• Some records
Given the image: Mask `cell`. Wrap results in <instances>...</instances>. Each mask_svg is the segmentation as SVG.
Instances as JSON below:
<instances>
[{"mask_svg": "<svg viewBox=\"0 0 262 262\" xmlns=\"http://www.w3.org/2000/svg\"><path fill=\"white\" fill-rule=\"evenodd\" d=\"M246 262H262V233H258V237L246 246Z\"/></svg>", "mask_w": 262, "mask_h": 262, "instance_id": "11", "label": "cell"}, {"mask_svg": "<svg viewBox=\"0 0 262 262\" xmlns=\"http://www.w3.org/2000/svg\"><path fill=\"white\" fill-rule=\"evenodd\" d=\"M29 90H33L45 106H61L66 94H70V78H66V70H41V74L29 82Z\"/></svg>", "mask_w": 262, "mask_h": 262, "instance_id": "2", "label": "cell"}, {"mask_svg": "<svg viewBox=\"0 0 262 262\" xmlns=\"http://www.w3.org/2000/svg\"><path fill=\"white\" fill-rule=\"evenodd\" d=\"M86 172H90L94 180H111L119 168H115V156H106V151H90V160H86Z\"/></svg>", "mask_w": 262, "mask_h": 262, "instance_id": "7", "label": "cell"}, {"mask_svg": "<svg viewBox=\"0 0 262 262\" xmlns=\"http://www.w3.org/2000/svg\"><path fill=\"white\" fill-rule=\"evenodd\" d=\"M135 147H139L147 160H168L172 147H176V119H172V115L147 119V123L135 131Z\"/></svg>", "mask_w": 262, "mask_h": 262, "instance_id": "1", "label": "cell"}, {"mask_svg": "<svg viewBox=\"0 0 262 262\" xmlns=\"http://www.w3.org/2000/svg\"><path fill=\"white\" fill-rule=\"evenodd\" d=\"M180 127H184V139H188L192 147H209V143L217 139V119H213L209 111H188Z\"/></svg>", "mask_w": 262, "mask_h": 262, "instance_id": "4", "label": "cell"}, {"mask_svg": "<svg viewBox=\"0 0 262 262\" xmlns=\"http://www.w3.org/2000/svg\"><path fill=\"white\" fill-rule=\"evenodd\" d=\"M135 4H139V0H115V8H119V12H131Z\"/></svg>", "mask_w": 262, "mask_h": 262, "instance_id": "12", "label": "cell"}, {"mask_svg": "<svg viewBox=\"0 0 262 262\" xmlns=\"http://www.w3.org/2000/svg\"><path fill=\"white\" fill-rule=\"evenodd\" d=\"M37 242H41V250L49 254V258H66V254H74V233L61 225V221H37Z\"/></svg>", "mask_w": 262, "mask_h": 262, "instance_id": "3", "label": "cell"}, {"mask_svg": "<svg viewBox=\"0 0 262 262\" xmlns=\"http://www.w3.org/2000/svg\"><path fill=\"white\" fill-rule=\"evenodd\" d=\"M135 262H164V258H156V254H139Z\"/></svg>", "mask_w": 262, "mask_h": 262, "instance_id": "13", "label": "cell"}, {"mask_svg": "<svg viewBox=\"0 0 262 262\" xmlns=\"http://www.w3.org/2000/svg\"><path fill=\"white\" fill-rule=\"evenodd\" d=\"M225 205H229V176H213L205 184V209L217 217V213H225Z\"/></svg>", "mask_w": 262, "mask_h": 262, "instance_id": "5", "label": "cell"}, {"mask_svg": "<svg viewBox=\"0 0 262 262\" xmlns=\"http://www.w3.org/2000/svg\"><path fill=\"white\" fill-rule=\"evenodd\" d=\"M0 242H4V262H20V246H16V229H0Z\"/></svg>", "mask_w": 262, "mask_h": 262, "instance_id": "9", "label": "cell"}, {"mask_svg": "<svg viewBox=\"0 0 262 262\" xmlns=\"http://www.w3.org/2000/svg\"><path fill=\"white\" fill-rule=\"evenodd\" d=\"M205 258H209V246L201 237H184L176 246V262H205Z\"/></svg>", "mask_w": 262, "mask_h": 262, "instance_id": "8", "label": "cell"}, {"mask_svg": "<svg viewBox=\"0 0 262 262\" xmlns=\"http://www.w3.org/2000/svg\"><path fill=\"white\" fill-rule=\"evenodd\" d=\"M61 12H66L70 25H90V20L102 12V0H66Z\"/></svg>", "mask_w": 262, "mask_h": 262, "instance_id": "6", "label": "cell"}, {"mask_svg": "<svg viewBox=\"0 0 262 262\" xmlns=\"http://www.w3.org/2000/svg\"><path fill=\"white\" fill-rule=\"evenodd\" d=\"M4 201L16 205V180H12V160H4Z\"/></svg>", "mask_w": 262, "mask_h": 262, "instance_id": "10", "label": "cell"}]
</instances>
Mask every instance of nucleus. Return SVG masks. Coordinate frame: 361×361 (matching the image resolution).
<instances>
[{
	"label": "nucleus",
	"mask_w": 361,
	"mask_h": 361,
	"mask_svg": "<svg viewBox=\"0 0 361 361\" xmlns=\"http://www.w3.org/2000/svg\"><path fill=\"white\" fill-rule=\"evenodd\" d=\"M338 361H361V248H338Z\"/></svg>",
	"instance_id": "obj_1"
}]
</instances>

• DIRECTIONS FOR THIS TASK
Pull out each line above that contains the word "image" and copy it in full.

• RESPONSE
Given the image: Mask `cell`. Wrap results in <instances>...</instances>. Each mask_svg is the segmentation as SVG.
Mask every instance of nucleus. Return SVG masks. Coordinate frame: 361×361 (matching the image resolution).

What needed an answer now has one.